## [PROVIDED RECORDS]

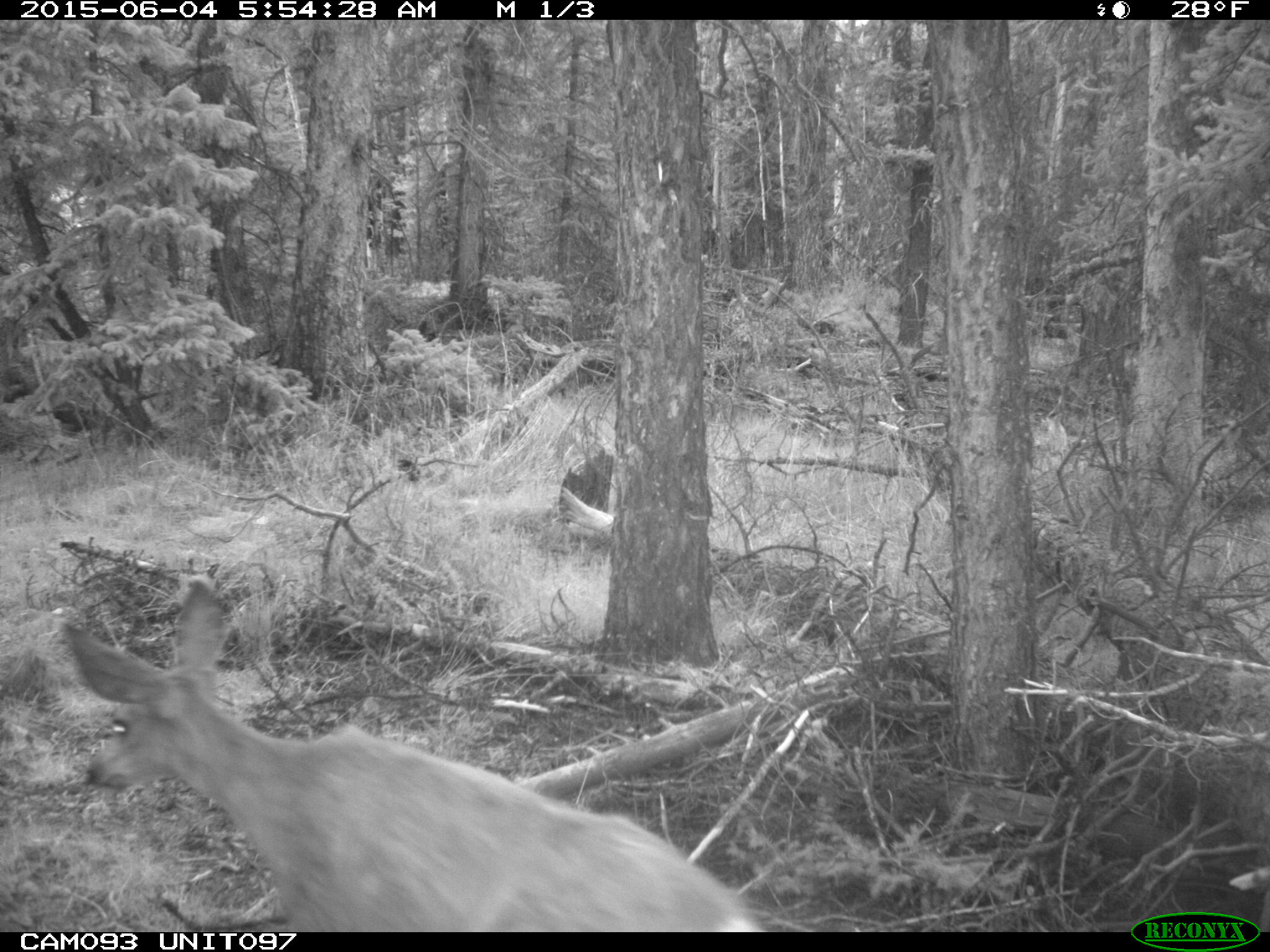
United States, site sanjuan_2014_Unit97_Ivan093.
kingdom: Animalia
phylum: Chordata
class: Mammalia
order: Artiodactyla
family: Cervidae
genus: Odocoileus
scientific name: Odocoileus hemionus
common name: mule deer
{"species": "Odocoileus hemionus (mule deer)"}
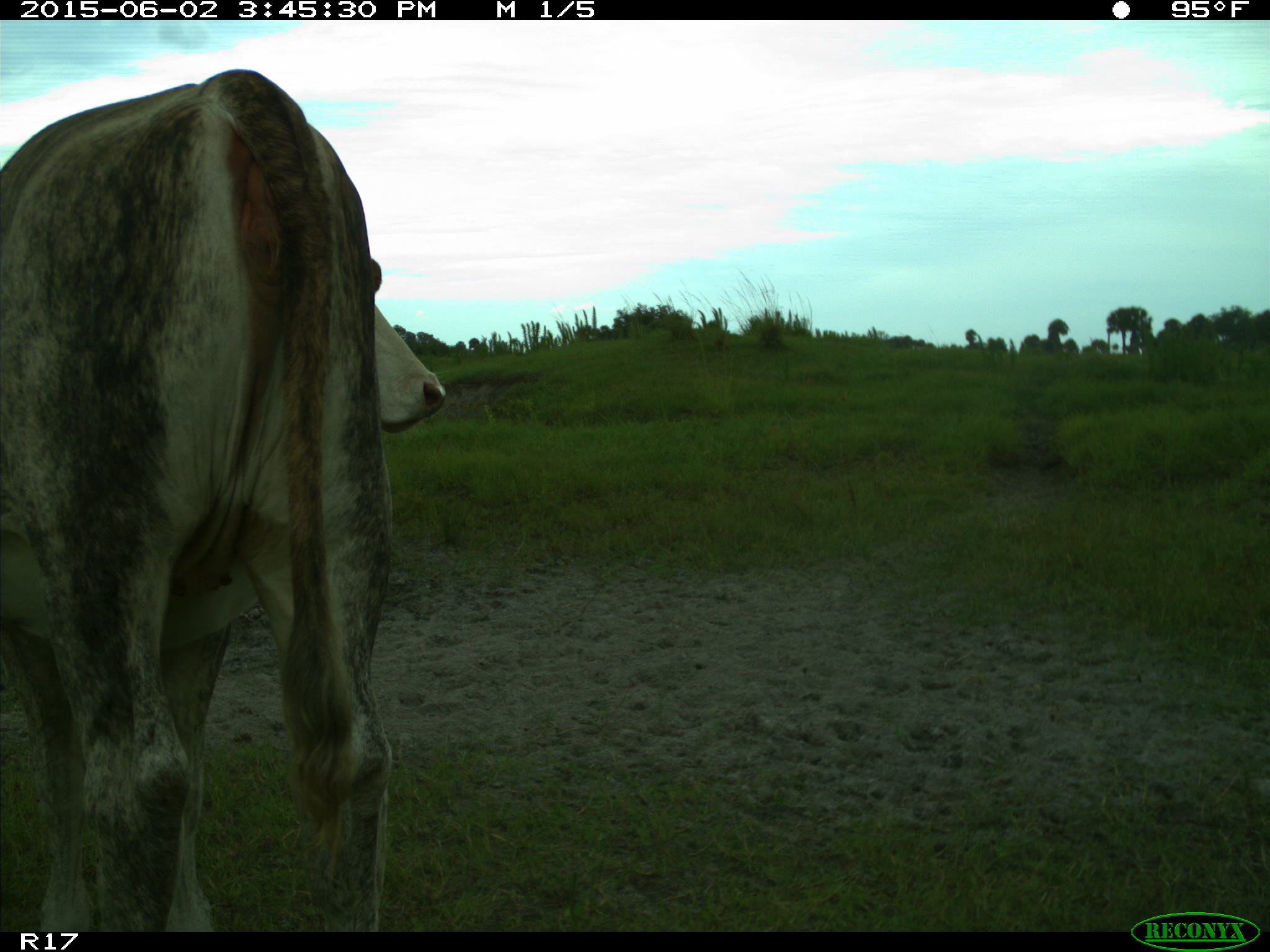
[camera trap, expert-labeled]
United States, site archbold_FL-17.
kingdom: Animalia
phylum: Chordata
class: Mammalia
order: Artiodactyla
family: Bovidae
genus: Bos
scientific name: Bos taurus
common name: domestic cow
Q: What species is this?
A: Bos taurus (domestic cow).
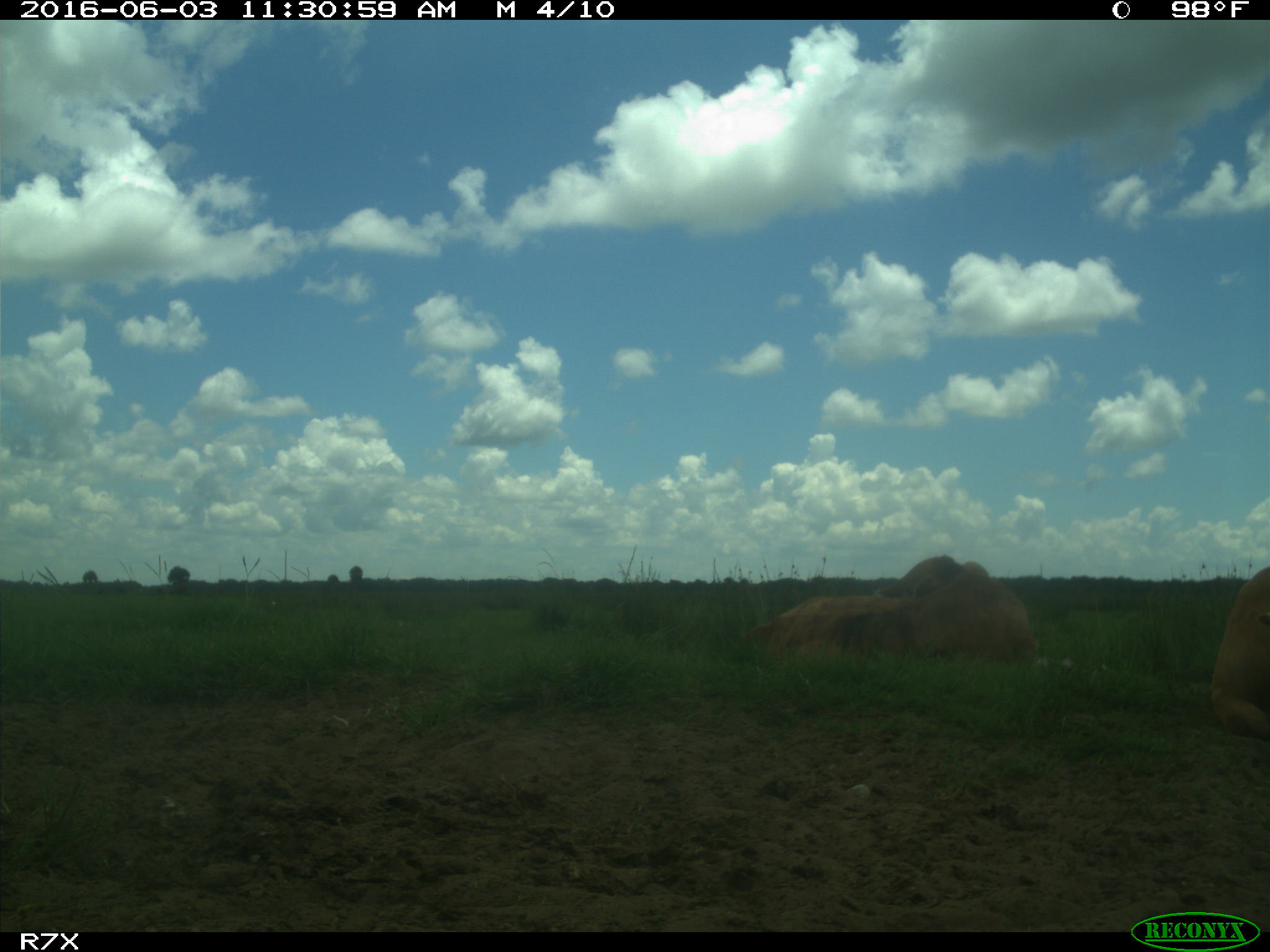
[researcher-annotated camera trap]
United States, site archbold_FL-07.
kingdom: Animalia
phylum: Chordata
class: Mammalia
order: Artiodactyla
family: Bovidae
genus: Bos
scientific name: Bos taurus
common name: domestic cow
Bos taurus (domestic cow).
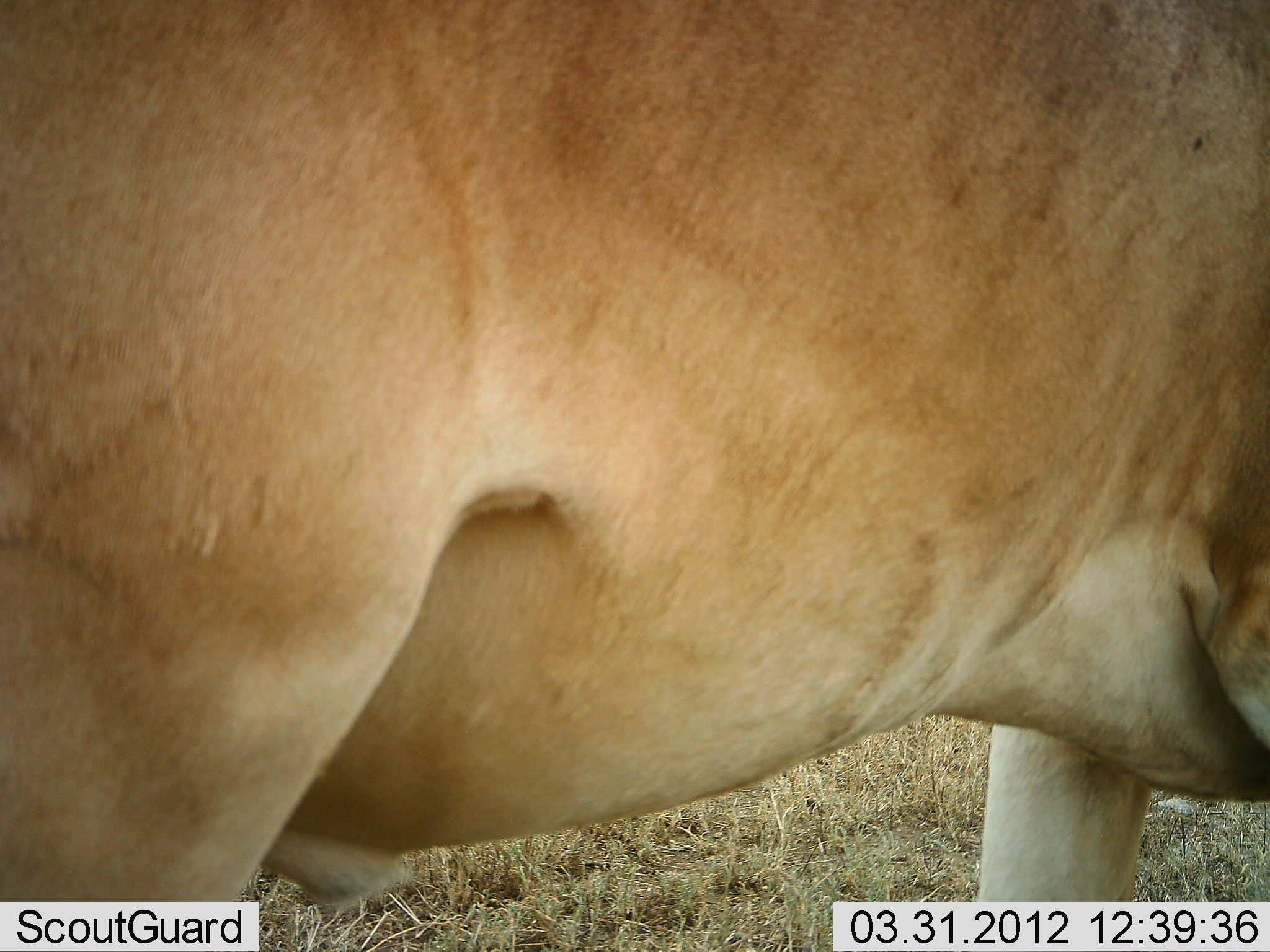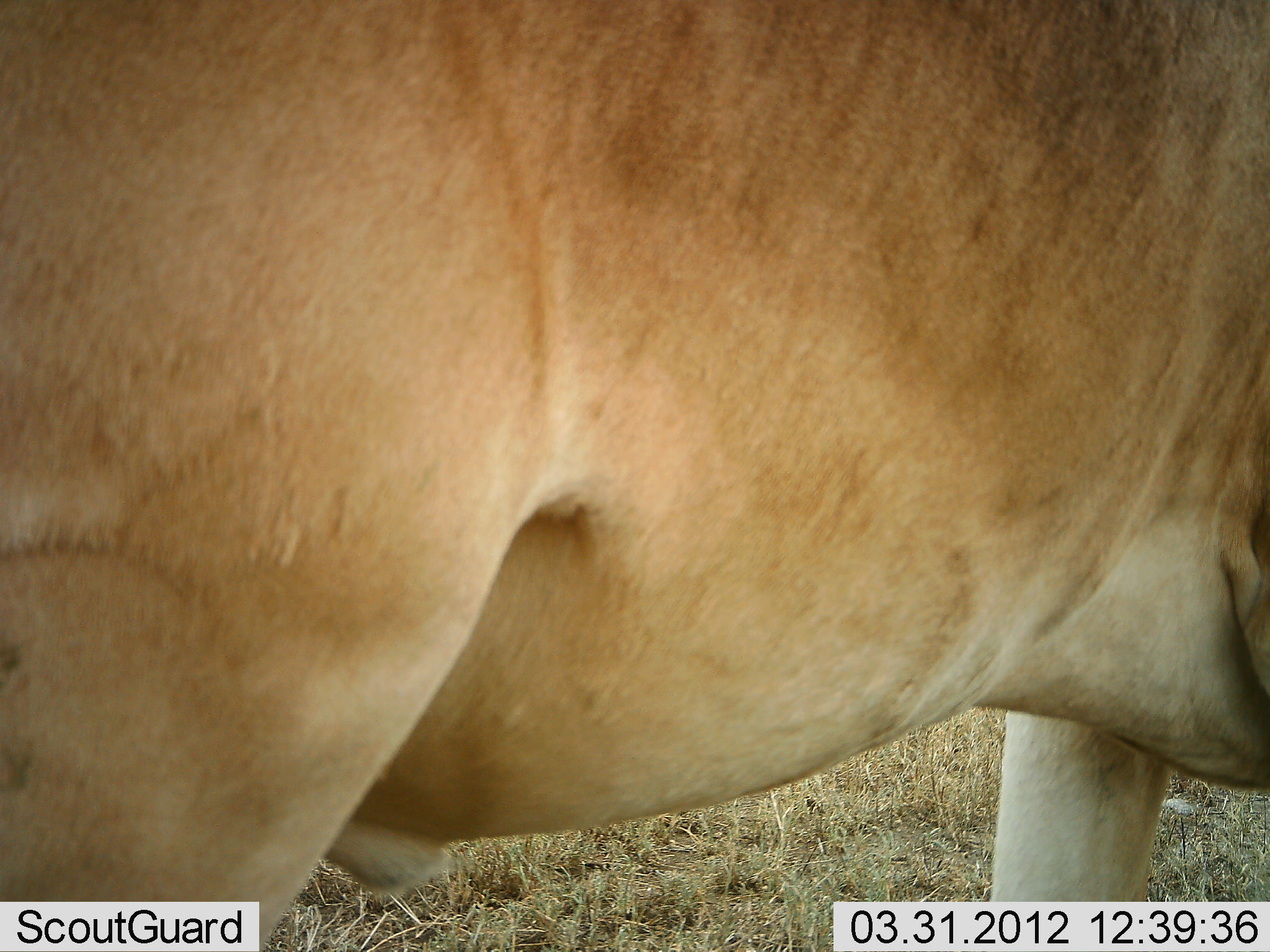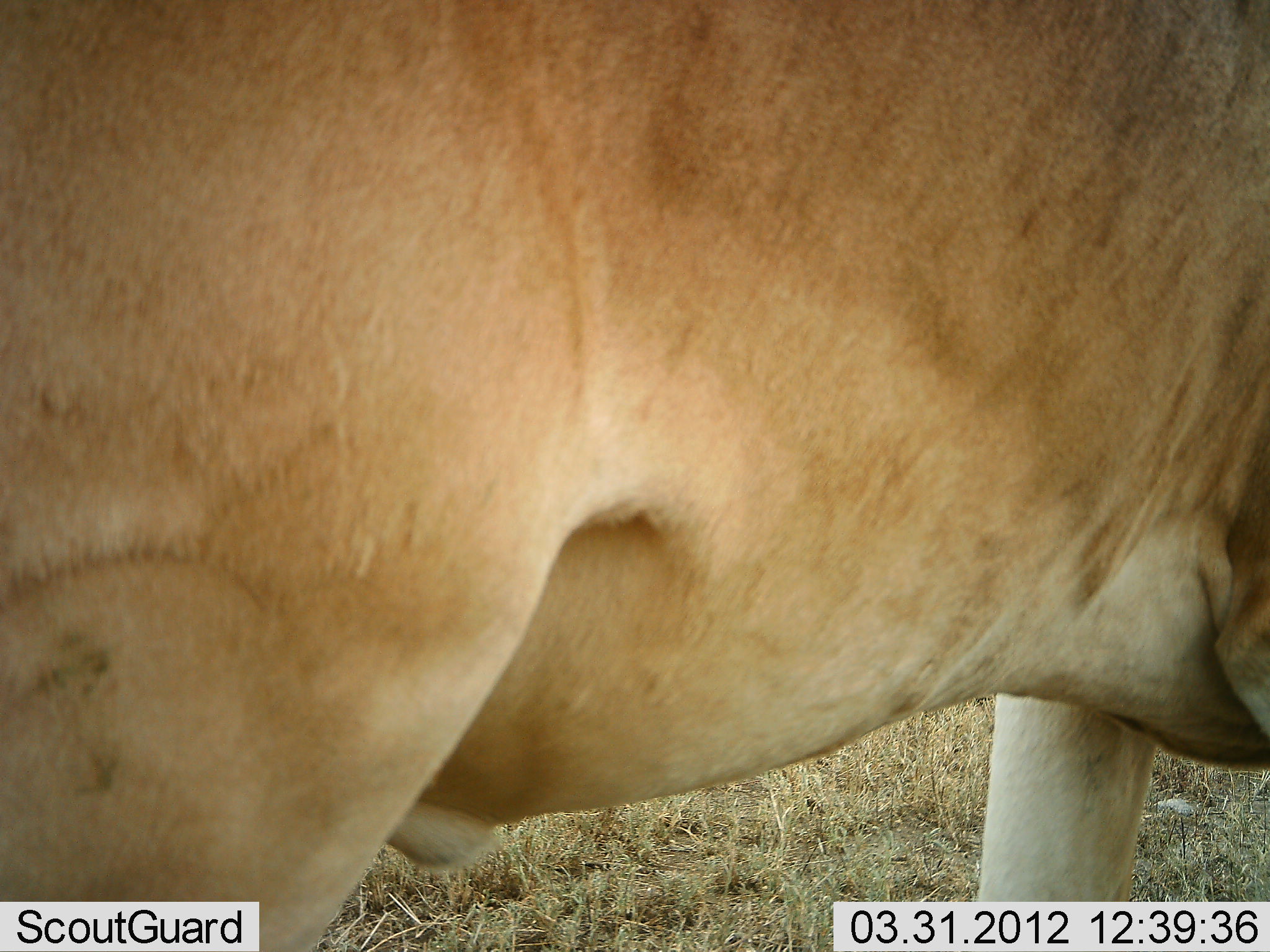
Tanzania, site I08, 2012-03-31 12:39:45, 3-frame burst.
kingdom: Animalia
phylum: Chordata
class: Mammalia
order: Artiodactyla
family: Bovidae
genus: Alcelaphus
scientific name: Alcelaphus buselaphus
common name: hartebeest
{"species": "hartebeest (Alcelaphus buselaphus)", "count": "1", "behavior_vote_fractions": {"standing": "94%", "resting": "0%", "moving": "12%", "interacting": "0%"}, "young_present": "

## [WORK TO COMPLETE]
Each entry above must be printed exactly, apart from its pictures.

## [YOUR SOLUTION]
United States, site sanjuan_2014_Unit97_Ivan093.
kingdom: Animalia
phylum: Chordata
class: Mammalia
order: Artiodactyla
family: Cervidae
genus: Odocoileus
scientific name: Odocoileus hemionus
common name: mule deer
{"species": "Odocoileus hemionus (mule deer)"}
[camera trap, expert-labeled]
United States, site archbold_FL-17.
kingdom: Animalia
phylum: Chordata
class: Mammalia
order: Artiodactyla
family: Bovidae
genus: Bos
scientific name: Bos taurus
common name: domestic cow
Q: What species is this?
A: Bos taurus (domestic cow).
[researcher-annotated camera trap]
United States, site archbold_FL-07.
kingdom: Animalia
phylum: Chordata
class: Mammalia
order: Artiodactyla
family: Bovidae
genus: Bos
scientific name: Bos taurus
common name: domestic cow
Bos taurus (domestic cow).
Tanzania, site I08, 2012-03-31 12:39:45, 3-frame burst.
kingdom: Animalia
phylum: Chordata
class: Mammalia
order: Artiodactyla
family: Bovidae
genus: Alcelaphus
scientific name: Alcelaphus buselaphus
common name: hartebeest
{"species": "hartebeest (Alcelaphus buselaphus)", "count": "1", "behavior_vote_fractions": {"standing": "94%", "resting": "0%", "moving": "12%", "interacting": "0%"}, "young_present": "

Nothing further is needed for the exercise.